Seit dem Tod und Verlust meines Vaters Anfang Mai dieses Jahres habe ich mich
meiner Meinung nach ziemlich verändert. Ich bin öfters als zuvor sehr
traurig, obwohl man das ja als normal bezeichnen könnte (was
ist schon normal) und nichts
ungewöhnliches, wenn ein Mensch das Sterben eines Elternteils hautnah
mitbekommt. Trauer ist nicht das einzige was ich oft empfunden habe in
den vergangenen Monaten. Gefühle von Ohnmacht und Wut mischen sich
z.T. mit Abgeschlagenheit, Lethargie und Momenten, die gefüllt sind
mit einer Abgestumpftheit, die
wie eine schwere und schmerzvolle Last ist. Leere verspüre ich keine.
Viele Dinge (wobei es sich nicht um Sachen handelt) sind für mich
überhaupt nicht mehr wichtig oder aber sie haben enorm an Bedeutung
verloren und nehmen einen viel niedrigeren Stellenwert ein. Lust auf Sex und
Interesse daran
hatte ich z.B. äußerst selten in nun mehr schon als einem halben Jahr. Ich kann mich
nicht erinnern, dass ich eine Frau dermaßen anziehend gefunden hätte als dass
ich den Wunsch gehabt hätte sie anzulächeln, anzusprechen oder mir
zumindest in meiner Phantasie auszumalen, was ich mit ihr gerne
anstellen würde.
Ich hatte oft das Bedürfnis zu schreiben, genauso wie ich mir oft meine
Ruhe gewünscht habe, aber ich konnte mich dazu nicht aufraffen - was ich
sehr bedauere - vielleicht hätte es mir geholfen, mit einigem schneller
klar zu kommen, es zu akzeptieren, mir die Verzweiflung, die Wut, die Trauer
und den Brocken im Hals so gut es geht vom Körper zu schreiben. Faulheit und
Ausreden waren es keine als ich dachte, dass es doch auch nichts ändern
würde und es meinen Vater nicht wieder zum Leben erwecken würde.

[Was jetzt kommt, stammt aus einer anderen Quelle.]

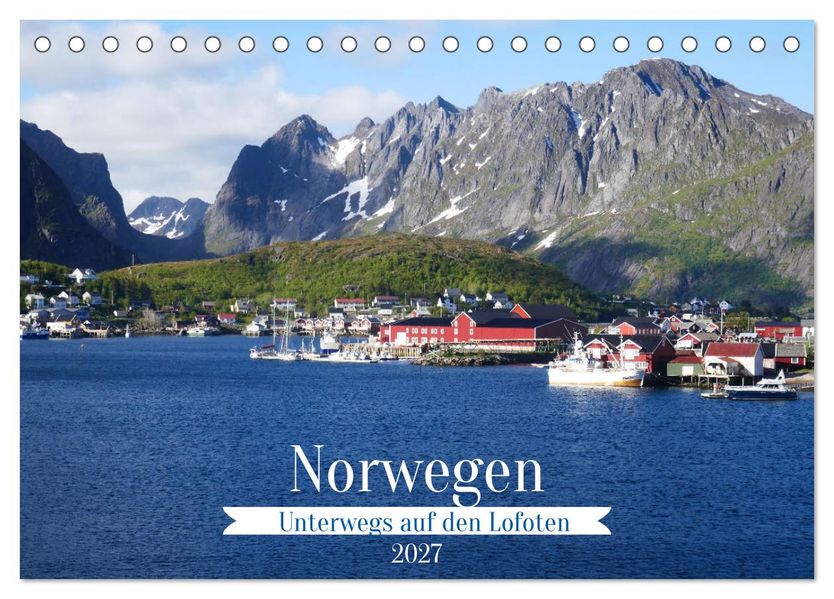 Norwegen - Unterwegs auf den Lofoten (Tischkalender 2027 DIN A5 quer) CALVENDO Monatskalender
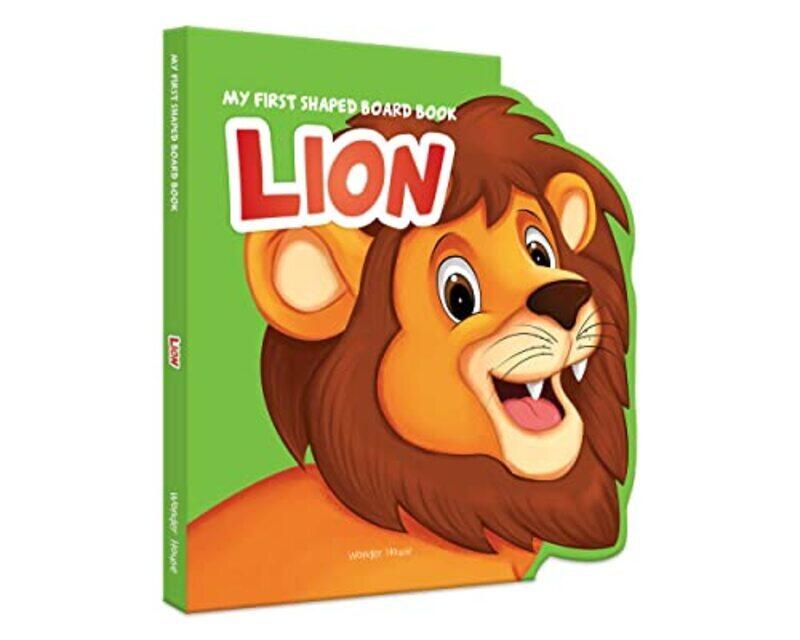 

My First Shaped Board Book: Illustrated Lion - Animal Picture Book for Kids Age 2+ Board book , Paperback by Wonder House Books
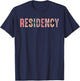I Survived Residency Funny Residency Graduation For Doctors T-Shirt - T-Shirt | Navy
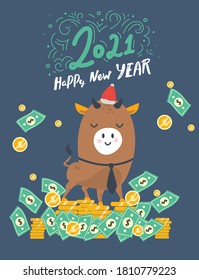 greeting card, poster, banner, postcard. Happy New Year. the bull with money. Year of the bull. 2021. Funny bull character on a blue background.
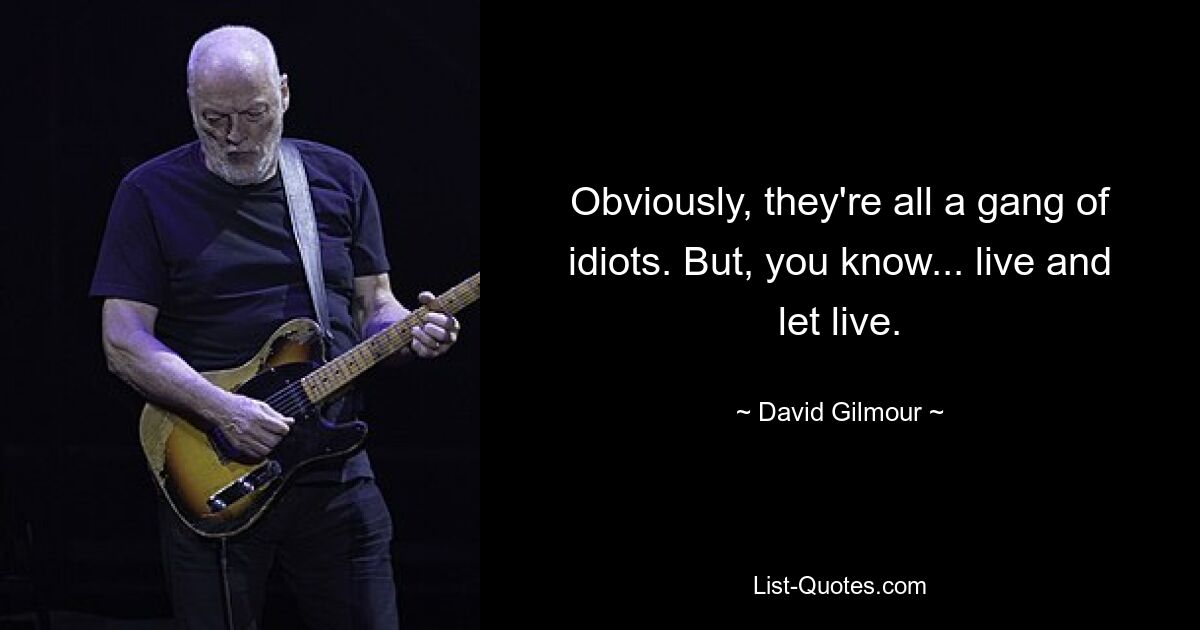 Obviously, they're all a gang of idiots. But, you know... live and let live. — © David Gilmour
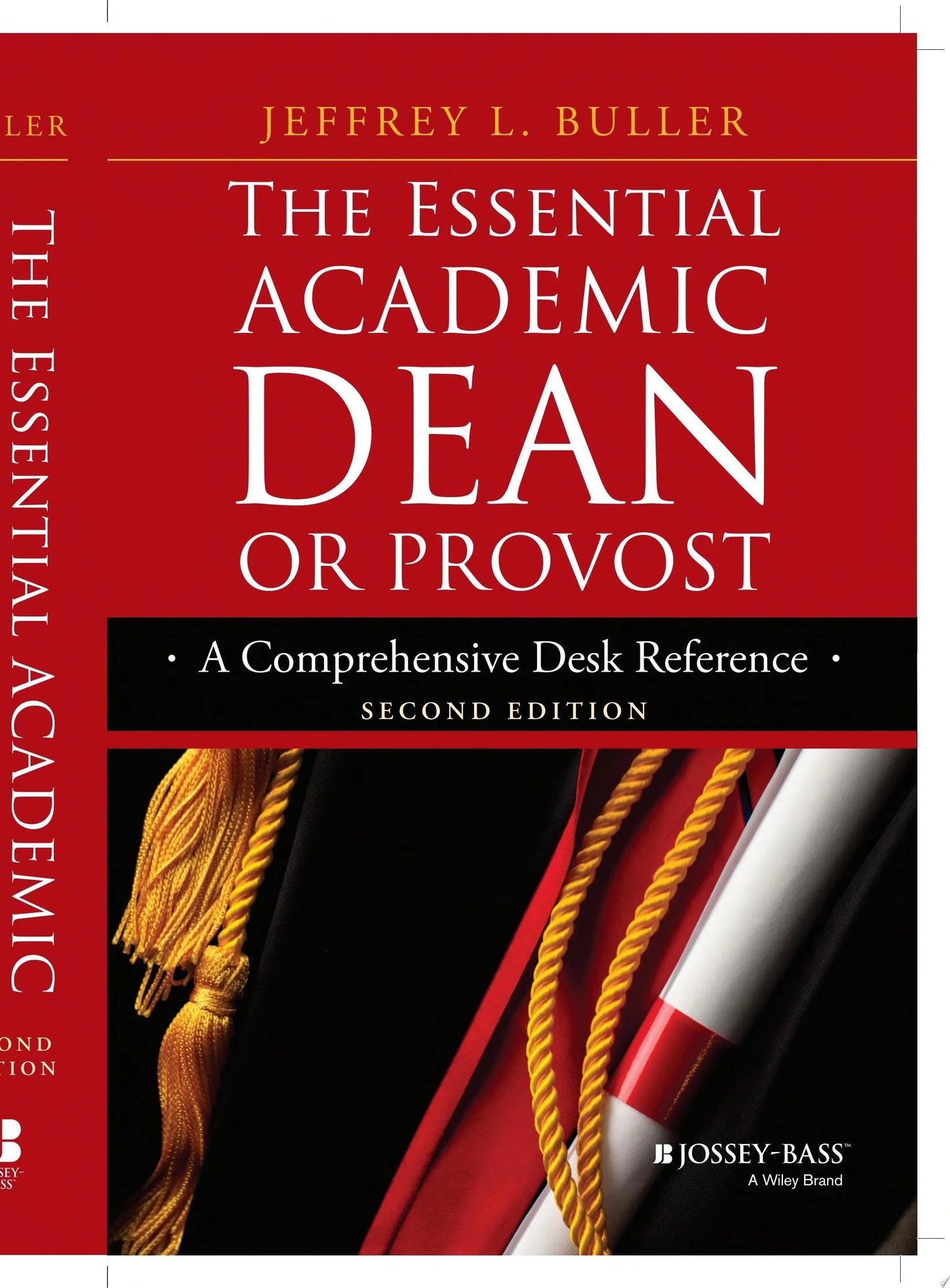 The Essential Academic Dean or Provost A Comprehensive Desk Reference by Jeffrey L. Buller – book cover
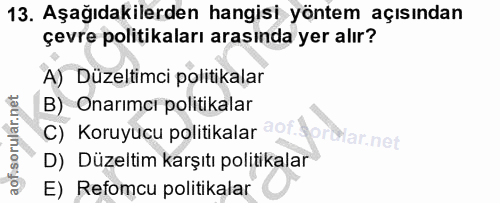 13. soru: Aşağıdakilerden hangisi yöntem açısından çevre politikaları arasında yer alır? A) Düzeltimci politikalar B) Onarımcı…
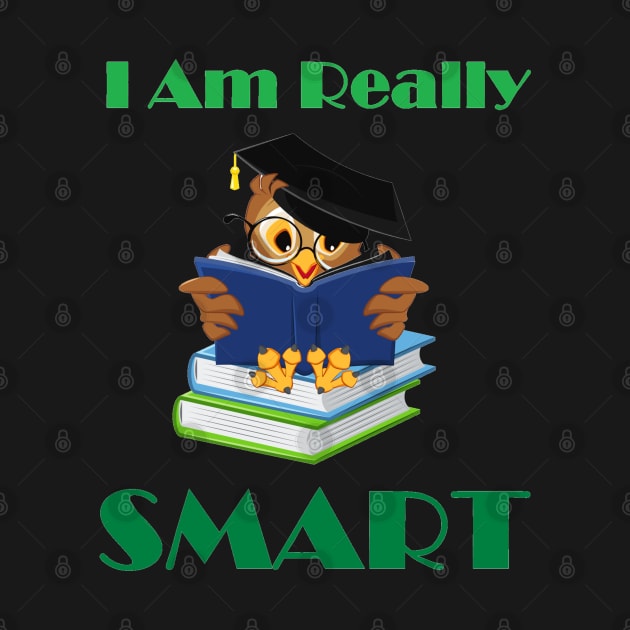 I Am Really Smart by ZippyTees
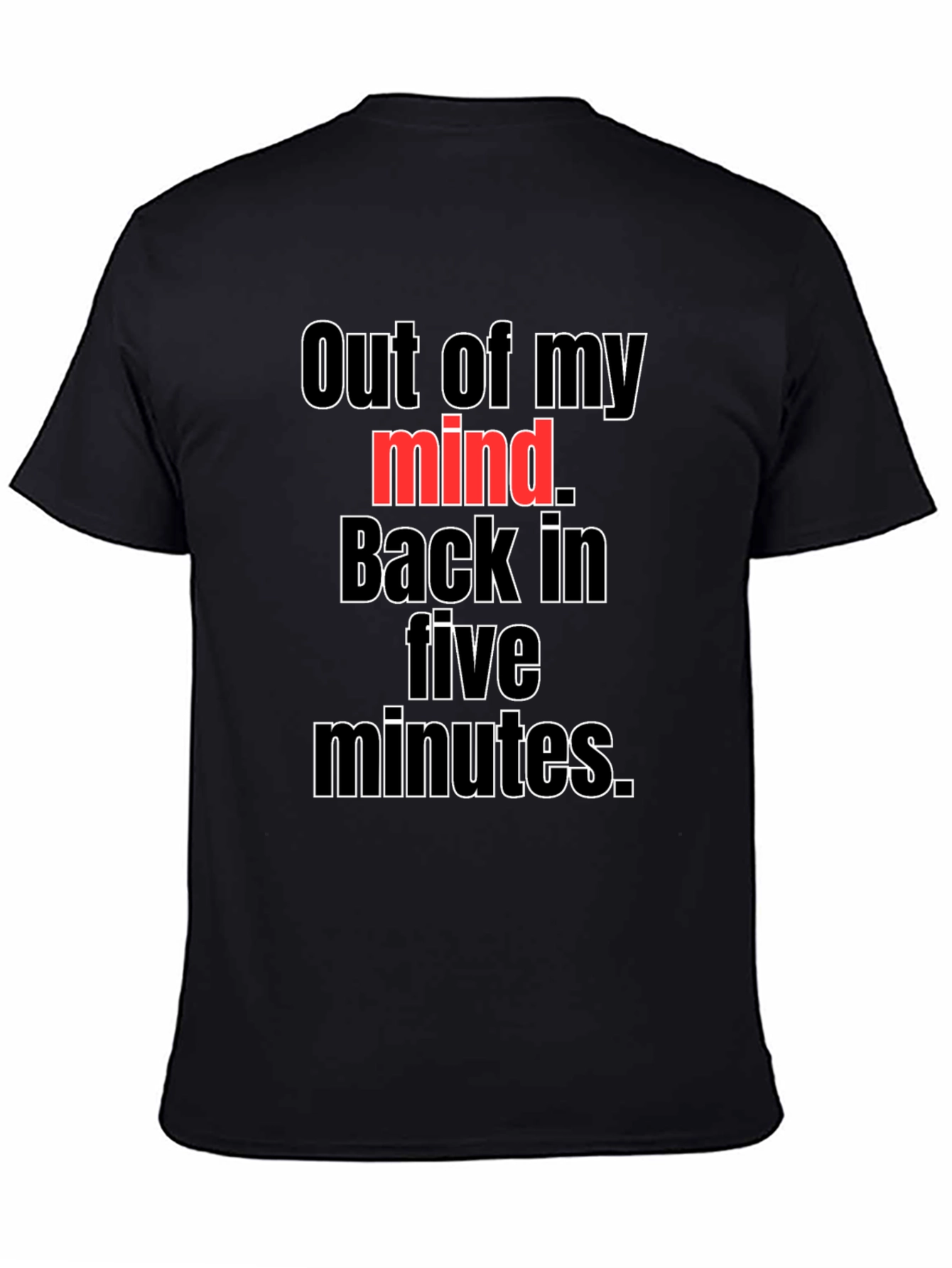Black Out Of My Mind Funny Graphic Tee view 4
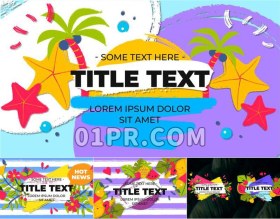 Pr夏季手绘全屏标题 夏日夏天字幕模板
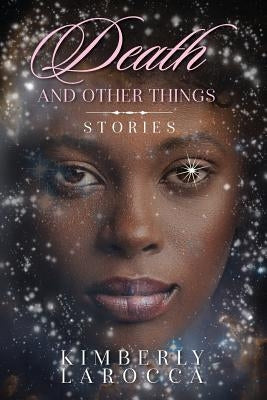 Death and Other Things: Stories by Larocca, Kimberly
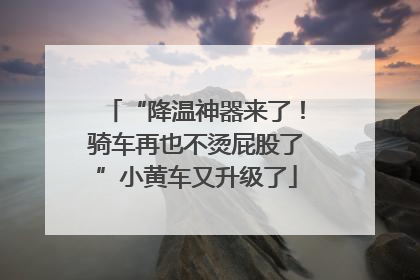 “降温神器来了！骑车再也不烫屁股了”小黄车又升级了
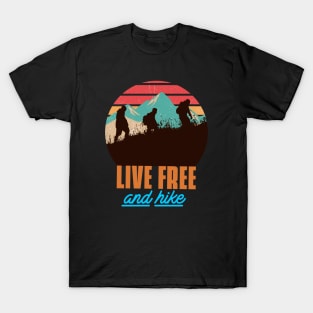 Live free and hike hiking lover T-Shirt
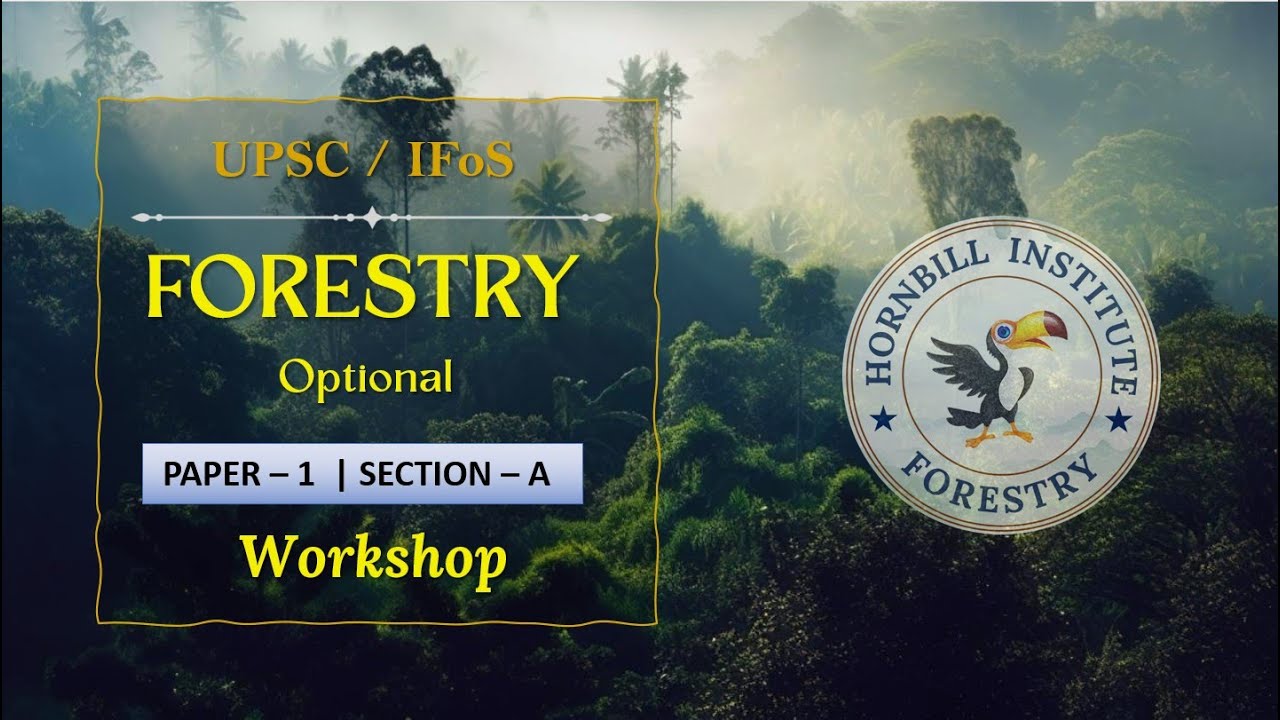 Workshop | UPSC - IFoS Forest Service (Main) Examination 2025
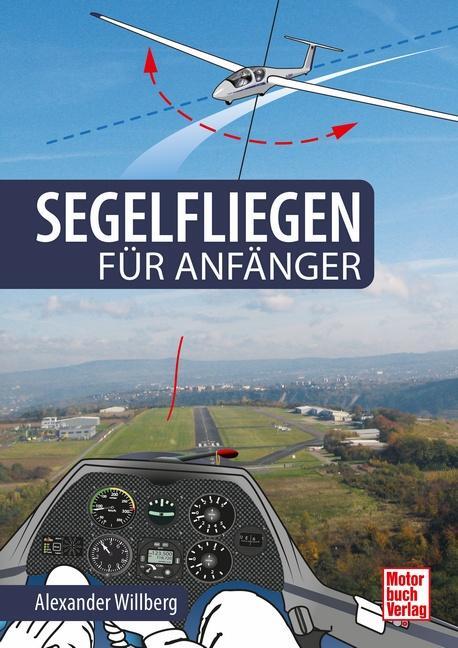 Cover: 9783613044593 | Segelfliegen für Anfänger | Alexander Willberg | Buch | 252 S. | 2022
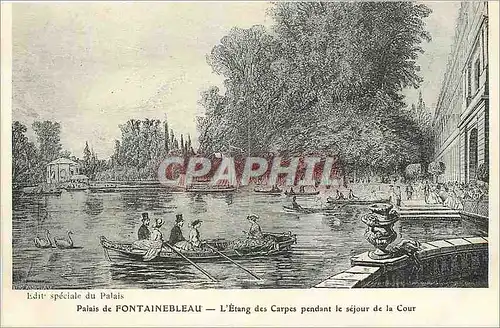 Ansichtskarte AK Palais de Fontainebleau L'Etang des Carpes pendant le sejour de la Cour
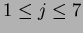 \(1\leq j\leq 7\)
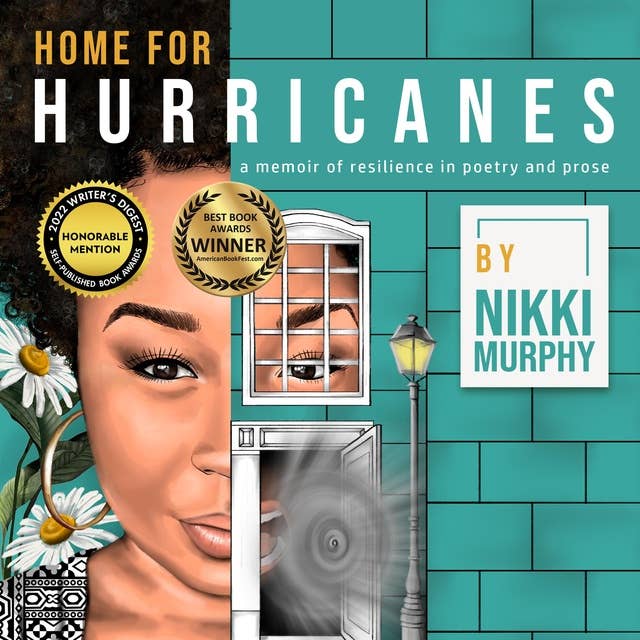 Home For Hurricanes: A Memoir of Resilience in Poetry and Prose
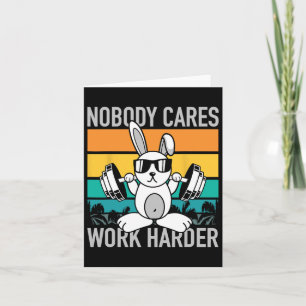 Ingen bryr sig om arbetsbördan - Workout Motivatio Kort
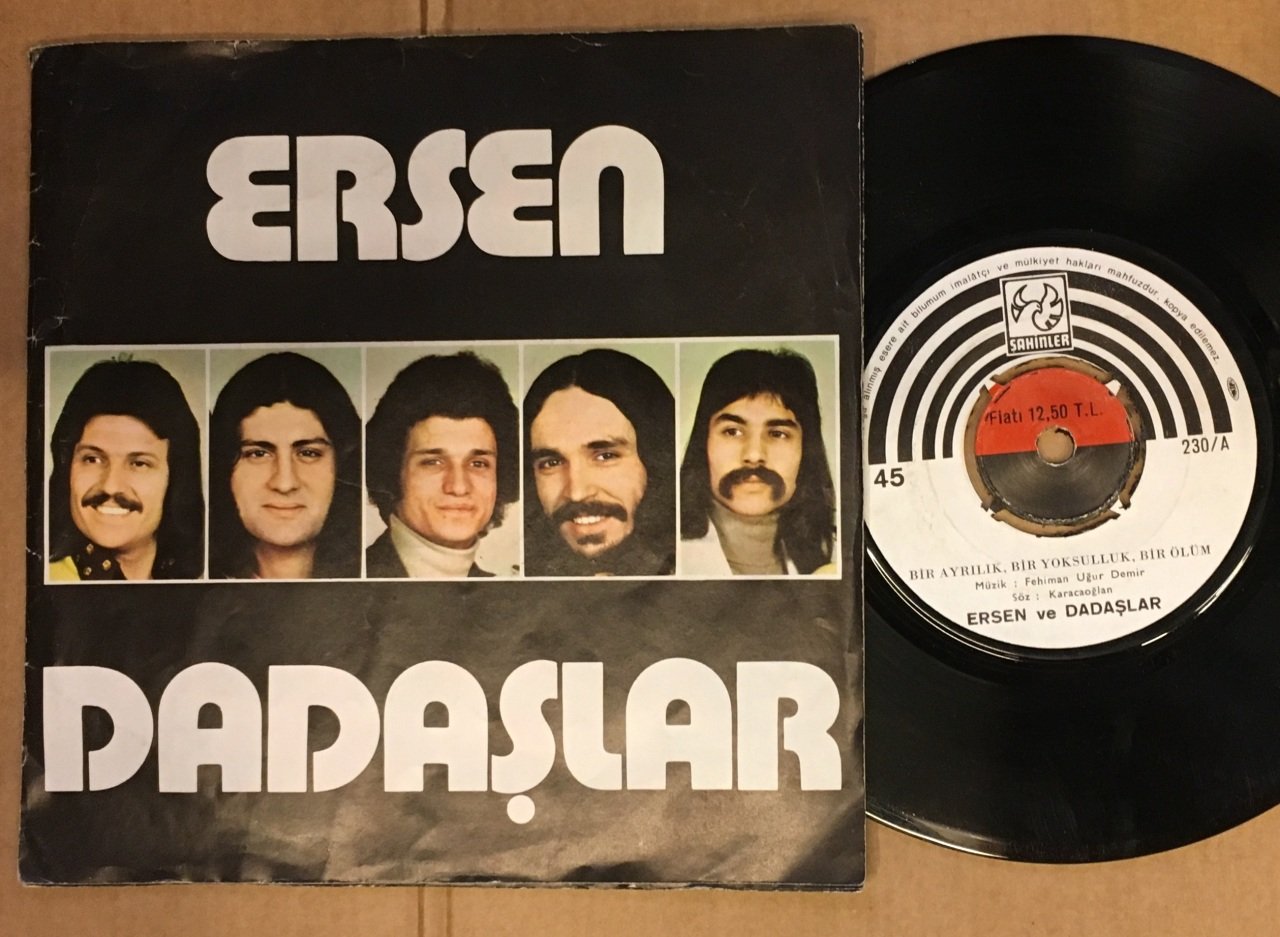 ERSEN VE DADAŞLAR - BİR AYRILIK BİR YOKSULLUK BİR ÖLÜM / YEDİN BENİ 7'' 45 DEVİR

Ich hasse es Leuten zu begegnen, die früher nach ihm oder seinem
Gesundheitszustand gefragt haben aber ihn nie besucht haben, weil sie es kaum erwarten konnten die für sie
freudige Nachricht, dass er nicht mehr lebt, zu erfahren. Sie ekeln mich an
und ich mache lieber einen Bogen um sie oder wechsle die
Straßenseite als dem Bedürfnis nachzukommen diesen widerwärtigen Kreaturen vor lauter
Abscheu mitten ins Gesicht zu spucken. Sie sind es nicht wert. Mein Vater war
zeitlebens ein Humanist und ein Altruist, der vielen selbstlos und kostenlos
geholfen hat - daher werde ich wohl nie verstehen können, warum ihn so viele seiner
Landsleute gehasst haben. Etwa wegen seiner anderen politischen
Gesinnung oder weil er ihnen vor Augen gehalten hat und ein lebender
Zeuge war, wie diese Windeier über Nacht so getan haben als ob sie sich
von Kommunisten und Atheisten in gläubige Erzkatholiken mit
demokratischen Prinzipien verwandelt haben, weil das in dem
Moment gefragt war oder von ihnen verlangt wurde. Wie kann man sich als Christ und Demokraten bezeichnen
und gleichzeitig Andersdenkenden den Tod wünschen?!
Oft denke ich, dass sein vorzeitiger Tod sich hätte verhindern
lassen können, dass wir, ich, die anderen nicht genug für ihn getan haben.
Ich würde nicht sagen, dass Schuldgefühle mich plagen, aber ich
habe die Schwere seiner Erkrankungen, obwohl ich ihn als
schwer krank beschrieb, was er auch war, nicht ernst genug genommen.
Meine Mutter (Fachärztin für Neurologie und Psychiatrie) sagt von sich selbst, dass
sie seitdem sie Witwe ist eine situative und reaktive Depression (wohl
im Gegensatz zu einer endogenen Depression) hat.